Thank you for the trust you have placed in me to care for your cosmetic and reconstructive surgery needs. I take that responsibility very seriously and strive to remain knowledgeable regarding the most recent data regarding breast implant safety and performance. To be certain, saline and silicone breast implants have been the most studied implantable devices in the past 25 years. In 1992, a sensationalized story by Connie Chung unnecessarily scared millions of women with implants. The subsequent scientific studies performed by the plastic surgery community provided convincing data to show the safety of silicone gel implants. They have been approved by the FDA for use in breast reconstruction since 2000 and or augmentation since 2006.
The implant companies continue to enhance the design of their products and we have made tremendous advances in both reconstruction and augmentation. The most notable recent offering includes the cohesive silicone gel filling for breast implants and the expanded use of textured implants in breast reconstruction, allowing for a more natural shape and little to no risk of extracapsular leak of the gel.

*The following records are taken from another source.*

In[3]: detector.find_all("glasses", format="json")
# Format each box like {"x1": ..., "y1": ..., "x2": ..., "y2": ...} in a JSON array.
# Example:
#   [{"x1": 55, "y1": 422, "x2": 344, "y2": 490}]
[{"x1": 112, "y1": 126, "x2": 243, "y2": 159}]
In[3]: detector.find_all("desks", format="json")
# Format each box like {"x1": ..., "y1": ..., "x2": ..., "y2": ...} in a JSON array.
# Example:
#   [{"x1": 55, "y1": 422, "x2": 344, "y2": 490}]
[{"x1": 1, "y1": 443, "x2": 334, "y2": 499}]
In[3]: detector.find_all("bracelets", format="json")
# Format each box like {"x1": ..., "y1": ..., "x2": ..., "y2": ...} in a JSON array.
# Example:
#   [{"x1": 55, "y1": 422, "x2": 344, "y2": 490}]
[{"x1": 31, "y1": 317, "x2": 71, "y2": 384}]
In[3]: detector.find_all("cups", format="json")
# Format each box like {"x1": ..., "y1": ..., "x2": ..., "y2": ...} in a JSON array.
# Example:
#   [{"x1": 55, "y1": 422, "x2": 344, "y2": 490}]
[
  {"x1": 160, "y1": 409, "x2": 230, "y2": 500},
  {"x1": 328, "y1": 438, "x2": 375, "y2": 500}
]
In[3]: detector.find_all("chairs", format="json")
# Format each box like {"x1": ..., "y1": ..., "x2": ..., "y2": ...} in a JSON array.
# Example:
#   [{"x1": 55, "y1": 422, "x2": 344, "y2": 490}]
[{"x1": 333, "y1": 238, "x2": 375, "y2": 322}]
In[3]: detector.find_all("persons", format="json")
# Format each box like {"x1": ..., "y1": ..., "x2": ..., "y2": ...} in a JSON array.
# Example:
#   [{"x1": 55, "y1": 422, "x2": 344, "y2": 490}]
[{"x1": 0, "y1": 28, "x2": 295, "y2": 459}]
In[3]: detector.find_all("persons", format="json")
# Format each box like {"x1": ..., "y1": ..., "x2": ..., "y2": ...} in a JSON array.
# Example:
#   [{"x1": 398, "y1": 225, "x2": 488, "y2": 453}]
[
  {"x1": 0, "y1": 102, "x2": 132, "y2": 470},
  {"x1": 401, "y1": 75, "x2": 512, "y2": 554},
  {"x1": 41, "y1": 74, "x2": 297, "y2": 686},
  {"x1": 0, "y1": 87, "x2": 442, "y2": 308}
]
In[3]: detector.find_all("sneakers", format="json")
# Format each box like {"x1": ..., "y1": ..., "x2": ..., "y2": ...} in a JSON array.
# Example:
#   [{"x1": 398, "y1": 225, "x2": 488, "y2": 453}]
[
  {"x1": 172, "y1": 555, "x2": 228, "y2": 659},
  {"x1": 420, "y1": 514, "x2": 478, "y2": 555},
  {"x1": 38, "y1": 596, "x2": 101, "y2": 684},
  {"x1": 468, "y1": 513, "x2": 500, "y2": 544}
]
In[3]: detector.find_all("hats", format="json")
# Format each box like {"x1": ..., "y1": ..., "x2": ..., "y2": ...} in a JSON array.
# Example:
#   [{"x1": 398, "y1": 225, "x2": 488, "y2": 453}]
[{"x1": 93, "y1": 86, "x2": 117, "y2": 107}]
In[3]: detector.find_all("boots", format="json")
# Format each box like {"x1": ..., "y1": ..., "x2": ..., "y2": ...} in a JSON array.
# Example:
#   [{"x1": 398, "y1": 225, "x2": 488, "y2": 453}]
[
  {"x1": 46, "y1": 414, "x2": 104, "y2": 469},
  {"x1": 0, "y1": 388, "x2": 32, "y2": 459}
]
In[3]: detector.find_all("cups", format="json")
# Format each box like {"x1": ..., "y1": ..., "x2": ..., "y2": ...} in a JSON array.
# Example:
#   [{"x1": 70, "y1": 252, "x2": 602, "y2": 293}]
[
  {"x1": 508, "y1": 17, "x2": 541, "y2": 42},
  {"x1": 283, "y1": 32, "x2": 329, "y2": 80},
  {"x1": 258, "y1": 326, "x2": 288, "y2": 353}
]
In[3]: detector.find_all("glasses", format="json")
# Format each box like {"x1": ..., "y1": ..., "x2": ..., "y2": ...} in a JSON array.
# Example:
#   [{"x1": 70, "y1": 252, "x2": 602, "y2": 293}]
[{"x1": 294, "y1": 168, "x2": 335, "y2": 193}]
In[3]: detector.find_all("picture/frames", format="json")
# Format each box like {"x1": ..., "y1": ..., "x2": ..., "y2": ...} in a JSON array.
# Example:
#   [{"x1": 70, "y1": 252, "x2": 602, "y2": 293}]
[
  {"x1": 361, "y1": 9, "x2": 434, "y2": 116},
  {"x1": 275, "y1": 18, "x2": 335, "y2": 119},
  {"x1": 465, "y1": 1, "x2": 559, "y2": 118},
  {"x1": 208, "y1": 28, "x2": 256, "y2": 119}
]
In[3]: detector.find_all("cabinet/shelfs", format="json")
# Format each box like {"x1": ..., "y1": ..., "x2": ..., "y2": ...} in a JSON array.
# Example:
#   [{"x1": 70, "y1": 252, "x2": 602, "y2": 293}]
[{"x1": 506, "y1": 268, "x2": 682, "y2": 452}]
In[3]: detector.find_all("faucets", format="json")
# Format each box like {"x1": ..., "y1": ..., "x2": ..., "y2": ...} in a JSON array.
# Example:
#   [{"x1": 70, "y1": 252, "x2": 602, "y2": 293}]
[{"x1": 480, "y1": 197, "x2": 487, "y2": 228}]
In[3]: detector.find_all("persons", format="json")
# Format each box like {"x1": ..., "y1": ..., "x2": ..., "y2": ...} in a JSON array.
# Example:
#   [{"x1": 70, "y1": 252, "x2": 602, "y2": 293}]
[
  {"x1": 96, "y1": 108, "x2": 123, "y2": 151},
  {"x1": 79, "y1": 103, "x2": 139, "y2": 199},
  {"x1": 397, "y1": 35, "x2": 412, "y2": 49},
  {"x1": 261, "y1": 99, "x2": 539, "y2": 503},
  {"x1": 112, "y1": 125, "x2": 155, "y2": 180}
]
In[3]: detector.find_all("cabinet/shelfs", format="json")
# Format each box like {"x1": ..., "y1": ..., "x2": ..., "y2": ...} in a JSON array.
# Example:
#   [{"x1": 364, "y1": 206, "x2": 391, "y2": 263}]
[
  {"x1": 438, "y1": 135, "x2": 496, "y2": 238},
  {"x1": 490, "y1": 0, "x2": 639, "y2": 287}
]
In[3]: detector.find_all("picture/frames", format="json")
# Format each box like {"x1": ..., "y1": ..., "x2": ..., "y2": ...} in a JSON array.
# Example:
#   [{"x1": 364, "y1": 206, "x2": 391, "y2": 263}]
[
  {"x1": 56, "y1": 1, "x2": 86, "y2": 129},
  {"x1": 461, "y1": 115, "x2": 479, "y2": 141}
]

In 1992, I was just beginning my plastic surgery career in central Illinois and remember the many calls from frightened and uninformed patients regarding their breast implants after that sensationalized “news” show presented junk science to condemn their use. Now with the 24 hours news cycle, smart phones and the internet, I am quite sure you will be inundated with opinions, not facts, that surround breast implant use for reconstruction and augmentation.
The gummy bear implants (textured not smooth, shaped not round) were first introduced in Europe approximately 14 years ago, then 10 years later in the United States. They have a more than 90% satisfaction rate at 7 years and are undergoing continual surveillance for their performance and safety. I was part of the original Breast Implant Follow-up Study (BIFS) and rejoined the BIFS study of the 410 (Gummy Bear) last year to continue to study these devices.
In 2011, because of these ongoing studies, Plastic Surgery and the FDA identified a possible association between breast implants and the development of a very rare type of lymphoma, now identified as BIA-ALCL (breast implant associated anaplastic large cell lymphoma.) This is NOT breast cancer – this is a cancer that affects the scar tissue around the breast implant. There were so few cases at that time that it was not possible to determine what factors increased the risk.
A patient registry was developed by the collaboration of the FDA and American Society of Plastic Surgeons (ASPS) and the Plastic Surgery Foundation. It continues to collect data along with the World Health Organization, The American Society for Aesthetic Plastic Surgery (ASAPS) and their research arm, Aesthetic Surgery Education and Research Foundation (ASERF).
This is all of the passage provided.